А начальник полиции погиб так…
Впрочем, вначале следует объяснить, как я попал туда, в это защищавшееся тогда зубами и когтями самопровозглашенное государство, его уже десяток лет как не существует, в Книнскую Краину. Я прилетел из Москвы в Париж, это было самое начало 1993 года; я прилетел в сквернейшем состоянии духа, ибо потерпел полнейшее фиаско, крах, капут, все сразу – моя первая политическая партия, Национал-радикальная, развалилась через полтора месяца. Учрежденная 22 ноября 1992 года вместе с беженцами из ЛДПР, к январю 1993-го партия была мертва. Я был в бешенстве. Права на название партии вместе с регистрацией остались в руках моих соратников, они уже стали моими врагами. «Склочники и дебилы!» – ругался я.

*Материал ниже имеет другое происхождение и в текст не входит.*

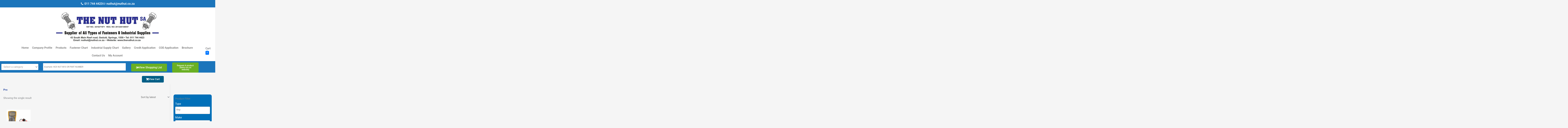

--- FILE ---
content_type: text/css
request_url: https://www.thenuthut.co.za/wp-content/themes/webdesignhub-child/style.css?ver=3.3
body_size: 328
content:
/**
Theme Name: WebDesignHub-Child
Author: Web Design Hub in Collaboration with Brainstorm Force
Author URI: http://wpastra.com/about/
Description: Astra, with Web Design Hub is the fastest, fully customizable & beautiful theme suitable for blogs, personal portfolios and business websites. It is very lightweight (less than 50KB on frontend) and offers unparalleled speed. Built with SEO in mind, Astra comes with schema.org code integrated so search engines will love your site. Astra offers plenty of sidebar options and widget areas giving you a full control for customizations. Furthermore, we have included special features and templates so feel free to choose any of your favorite page builder plugin to create pages flexibly. Some of the other features: # WooCommerce Ready # Responsive # Compatible with major plugins # Translation Ready # Extendible with premium addons # Regularly updated # Designed, Developed, Maintained & Supported by Brainstorm Force. Looking for a perfect base theme? Look no further. Astra is fast, fully customizable and beautiful theme!
Version: 3.3
License: GNU General Public License v2 or later
License URI: http://www.gnu.org/licenses/gpl-2.0.html
Text Domain: webdesignhub-child
Template: astra
*/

Была гнусная зима. Гнусной она была в Москве – ледяная и противная, гнусной она оказалась и в Париже – противная и дождливая. Моей подруги я не нашел в первые несколько дней, а когда нашел, то был не рад этому – Наташа пьянствовала и, по-видимому, прелюбодействовала. Я изругал ее, и она исчезла. Однажды я сидел в своей мансарде, пил вино все в том же отвратительном настроении и увидел по ящику, как могучие и веселые сербы снаряд за снарядом кладут, уничтожая понтонный мост, возведенный хорватской армией через Новиградское ждрило, так, кажется, назывался этот глубокий и узкий, как фьорд, залив Адриатики. Некто подполковник Узелац в берете, бравый такой невысокий молодец, пояснял тележурналисту, что они, артиллеристы республики Книнская Краина, намеренно дождались, чтобы «хрваты» выстроили свой мост, и вот сейчас его раздолбали. Я понял, что мне немедленно нужно именно туда. К сербским Ахиллам и Патроклам. Что гнусная реальность Москвы («Склочники и дебилы!») и гнусная реальность Парижа (алкоголичка и нимфоманка Наташа) меня не устраивают. Скорее туда, на каменные, бешено красивые плато вблизи Адриатики, к Ахиллам и Патроклам в камуфляже. Маршрут был мне знаком. Я бросил в сумку самое необходимое, снял со счета все деньги и уже к вечеру летел в брюхе аэробуса компании Malev в Будапешт.